▶ [TEXTE EXTRAIT]
════════════════════
Stockholm, 1935, l’ancien boxeur Harry Kvist sort de prison et retrouve ses habitudes : son appartement au-dessus des pompes funèbres de Lundin, son chien, ses cigares Meteor, l’alcool... Dans le quartier, personne ne l’a oublié et pas pour sa gentillesse mais plutôt pour ses poings, car il en a rossé plus d’un.
Dans une semaine, son compagnon Gusten sera aussi libéré, ce qui pousse Harry à voir l’avenir différemment et à se ranger en dénichant une activité recommandable.
Pendant son incarcération, Beda la blanchisseuse, une des rares personnes à l’apprécier, aurait été assassinée par Petrus, son fils sourd-muet, ce que Harry ne peut pas croire. Et il avait promis à Beda de s’occuper de Petrus en cas de problème. Comme il est homme de parole, il va plonger dans les ennuis...



Rien ne le laisse deviner mais « Compte à rebours » est le second tome de la série « Metropol » entamée avec « Corps-à-corps ». Cette mention était alors bien précisée en couverture, mais là, en dehors de la page du livre sur le site éditeur, il n’en est pas fait état. Cette série s’attache à l’ex-boxeur Harry Kvist dans le Stockholm des années 1930.
Ne pas avoir lu « Corps-à-corps » n’est en rien gênant pour s’attaquer à « Compte à rebours ». Le titre fait référence à la semaine qu’il faut à Harry pour retrouver Gusten. En plus, il lui a promis un costume à sa libération. Pour ce jeune homme, Harry entrevoit la vie différemment et désire lui offrir une situation, ce qui est louable et montre son attachement.

Deux points dominent ce roman : Harry Kvist et la ville de Stockholm des années 1930.
Martin Holmén n’offre pas aux lecteurs un personnage central sympathique. Il est quasi impossible de se prendre d’affection pour lui ; même lorsqu’il affiche ses sentiments pour Gusten, il parvient à peine à apitoyer les lecteurs. Il faut dire qu’il est antipathique en diable, sa réputation il la doit à ses poings, à son passé de boxeur et de recouvreur de dettes musclé. Il suffit de voir comment il traite un témoin qui a vu le corps de Beda évacué pour le prendre en grippe. La politesse, il ne connaît pas, il cogne d’abord et pose les questions ensuite. Il fume ses cigares partout, boit trop d’alcool, mais ce constat colle un peu à son époque où les plaisirs devaient être rares et où la fuite du quotidien obéissait à ces petits plaisirs.
════════════════════
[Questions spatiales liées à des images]
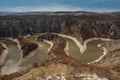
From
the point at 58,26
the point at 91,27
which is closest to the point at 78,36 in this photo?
the point at 91,27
════════════════════
▶ [ACTIONS À MENER]
(1) Recopiez mot pour mot le passage de la critique du roman qui s'ouvre sur les mots contenant « Dans une semaine, son » et se clôt sur « le Stockholm des années 1930. ».
(2) Relevez l'ensemble des titres placés entre guillemets dans la critique du roman.
(3) Rédigez la suite de la critique du roman à partir de sa dernière phrase.
Ces entrées constituent un matériau distinct de la critique du roman.

▶ [LISTE DES RÉPONSES]
(1)
Dans une semaine, son compagnon Gusten sera aussi libéré, ce qui pousse Harry à voir l’avenir différemment et à se ranger en dénichant une activité recommandable.
Pendant son incarcération, Beda la blanchisseuse, une des rares personnes à l’apprécier, aurait été assassinée par Petrus, son fils sourd-muet, ce que Harry ne peut pas croire. Et il avait promis à Beda de s’occuper de Petrus en cas de problème. Comme il est homme de parole, il va plonger dans les ennuis...



Rien ne le laisse deviner mais « Compte à rebours » est le second tome de la série « Metropol » entamée avec « Corps-à-corps ». Cette mention était alors bien précisée en couverture, mais là, en dehors de la page du livre sur le site éditeur, il n’en est pas fait état. Cette série s’attache à l’ex-boxeur Harry Kvist dans le Stockholm des années 1930.

(2) « Compte à rebours », « Metropol », « Corps-à-corps »

(3)
Dans son portrait, tout n’est pas noir, car il s’attache à la promesse faite à Beda et n’abandonne pas Petrus à son sort. De plus, connaître la vérité prime sur toutes autres considérations et, quand la situation devient trop dangereuse, il cherche à épargner Elin, la demi-sœur de Petrus. Un gamin peut aussi le ramener dans sa propre enfance et le pousser à aider son prochain.
Martin Holmén en a aussi fait un homme préférant les hommes que les femmes, ce qui en ce temps-là était très mal vu. Gusten le pousse à changer, à chercher la respectabilité. Ce qu’il n’aurait pas fait pour lui, il le fait pour son compagnon.
Harry Kvist se révèle un personnage fort, marquant, obligé de surnager dans des conditions difficiles en se basant sur ses points forts.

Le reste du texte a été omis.